Asisten Tindak Pidana Khusus Kejati Kalbar, Siju menjelaskan secara rinci duduk perkara kasus ini.
“Penetapan tersangka dilakukan setelah diperoleh kecukupan alat bukti yang menunjukkan adanya penyimpangan dalam proses pencairan dana hibah,” jelas Siju.
Menurut Siju, tersangka AS diduga memerintahkan pencairan dana hibah sebesar Rp 3 miliar melalui memo kepada BPKAD. Proses ini diduga kuat tidak melalui mekanisme proposal yang seharusnya.
Parahnya, pembangunan gereja tersebut diketahui telah selesai dan diresmikan pada tahun 2018.

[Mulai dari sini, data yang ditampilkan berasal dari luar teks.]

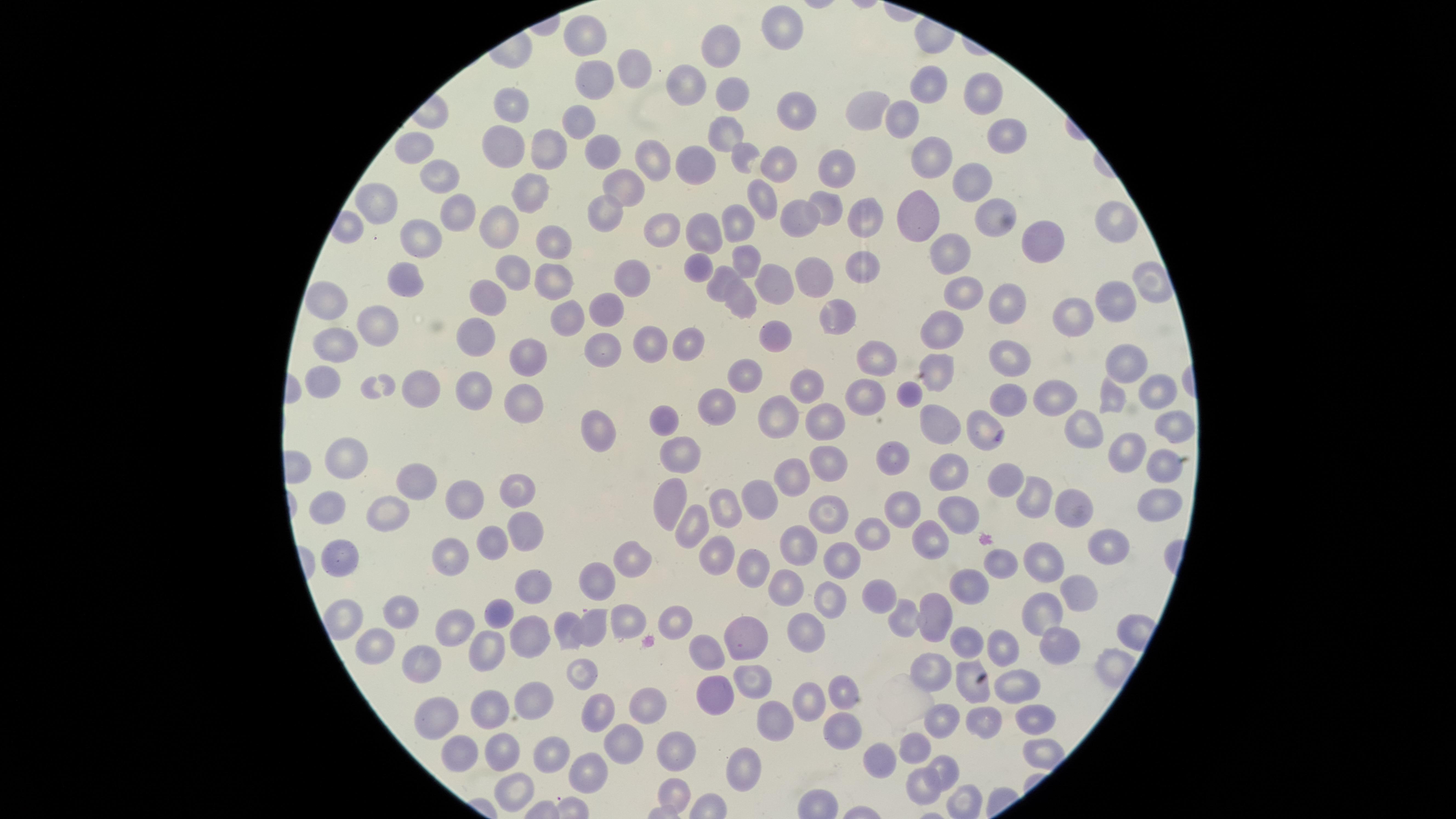

{
  "capture": "smartphone photograph through the microscope eyepiece",
  "preparation": "thin blood smear",
  "visible_region": "circular",
  "stain": "Giemsa",
  "uninfected_red_blood_cells": "approximate marker points as {x, y} in pixels: {787, 31}, {582, 33}, {720, 51}, {630, 74}, {590, 79}, {929, 85}, {687, 86}, {980, 93}, {730, 101}, {860, 103}, {513, 106}, {794, 109}, {900, 116}, {576, 119}, {721, 132}, {999, 140}, {547, 144}, {501, 145}, {417, 151}, {600, 153}, {933, 156}, {744, 159}, {773, 161}, {649, 166}, {832, 168}, {701, 172}, {441, 178}, {969, 179}, {625, 187}, {529, 191}, {761, 196}, {825, 209}, {606, 210}, {986, 210}, {382, 211}, {865, 213}, {912, 216}, {454, 218}, {797, 219}, {1113, 224}, {502, 227}, {741, 228}, {656, 233}, {704, 233}, {420, 237}, {1049, 238}, {553, 244}, {955, 248}, {746, 258}, {698, 260}, {854, 265}, {516, 273}, {811, 273}, {551, 279}, {402, 280}, {636, 280}, {721, 280}, {780, 284}, {958, 290}, {324, 299}, {490, 301}, {1012, 302}, {1115, 302}, {741, 303}, {608, 309}, {838, 311}, {1072, 317}, {559, 320}, {382, 322}, {941, 328}, {772, 333}, {692, 337}, {643, 339}, {476, 341}, {334, 342}, {600, 346}, {1006, 353}, {868, 354}, {940, 358}, {531, 359}, {1125, 361}, {745, 378}, {324, 382}, {809, 384}, {475, 389}, {859, 390}, {428, 391}, {1154, 391}, {1059, 392}, {907, 394}, {1003, 394}, {1115, 395}, {516, 403}, {713, 404}, {659, 415}, {785, 416}, {1170, 420}, {826, 422}, {941, 425}, {979, 425}, {1083, 427}, {596, 433}, {1129, 448}, {684, 449}, {346, 457}, {831, 464}, {891, 467}, {1161, 467}, {946, 472}, {785, 477}, {421, 481}, {1031, 490}, {520, 491}, {760, 495}, {465, 498}, {664, 502}, {1154, 502}, {723, 504}, {1079, 504}, {331, 508}, {826, 509}, {388, 510}, {902, 512}, {953, 518}, {691, 529}, {524, 530}, {871, 535}, {933, 537}, {494, 541}, {795, 543}, {712, 547}, {1103, 549}, {344, 550}, {453, 550}, {635, 561}, {840, 562}, {1036, 562}, {751, 565}, {1006, 565}, {598, 580}, {785, 584}, {969, 585}, {529, 588}, {1079, 588}, {876, 596}, {820, 599}, {398, 609}, {498, 613}, {909, 614}, {1042, 614}, {936, 615}, {625, 617}, {670, 622}, {565, 623}, {597, 625}, {452, 628}, {527, 628}, {800, 632}, {743, 636}, {961, 643}, {1057, 643}, {375, 644}, {1008, 645}, {490, 648}, {710, 652}, {423, 657}, {936, 659}, {586, 668}, {751, 671}, {962, 676}, {1014, 686}, {532, 691}, {714, 696}, {844, 696}, {814, 701}, {647, 704}, {598, 706}, {488, 712}, {441, 714}, {1035, 717}, {941, 719}, {776, 720}, {840, 723}, {981, 723}, {621, 741}, {916, 744}, {676, 749}, {501, 750}, {457, 753}, {879, 756}, {551, 757}, {744, 769}, {948, 769}, {590, 774}, {517, 786}, {919, 787}, {675, 789}, {958, 798}",
  "image_size": "1456×819 pixels",
  "field_of_view": "single",
  "presence": "no malaria parasites detected"
}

“Perbuatan tersebut menimbulkan kerugian keuangan negara sebesar Rp3.000.000.000,00, sebagaimana hasil perhitungan auditor Kejati Kalbar bersama Ahli Politeknik Negeri Pontianak,” tegas Siju.
Akibat perbuatannya, tersangka AS disangkakan melanggar Pasal 2 ayat (1) dan/atau Pasal 3 jo. Pasal 18 UU Tipikor jo. Pasal 55 ayat (1) ke-1 KUHP.
Untuk kepentingan penyidikan, Kejati Kalbar memutuskan untuk menahan tersangka.
“Mencegah tersangka melarikan diri, menghilangkan barang bukti, atau mengulangi perbuatannya, Kejati Kalbar melakukan penahanan terhadap tersangka AS di Rumah Tahanan Negara Kelas IIA Pontianak selama 20 hari, terhitung sejak 10 November 2025 hingga 29 November 2025,” tambahnya.
Kejaksaan Tinggi Kalimantan Barat menegaskan komitmennya dalam menuntaskan penanganan kasus korupsi dana hibah GKE Petra ini sebagai bentuk keseriusan pemberantasan korupsi di wilayah Kalimantan Barat.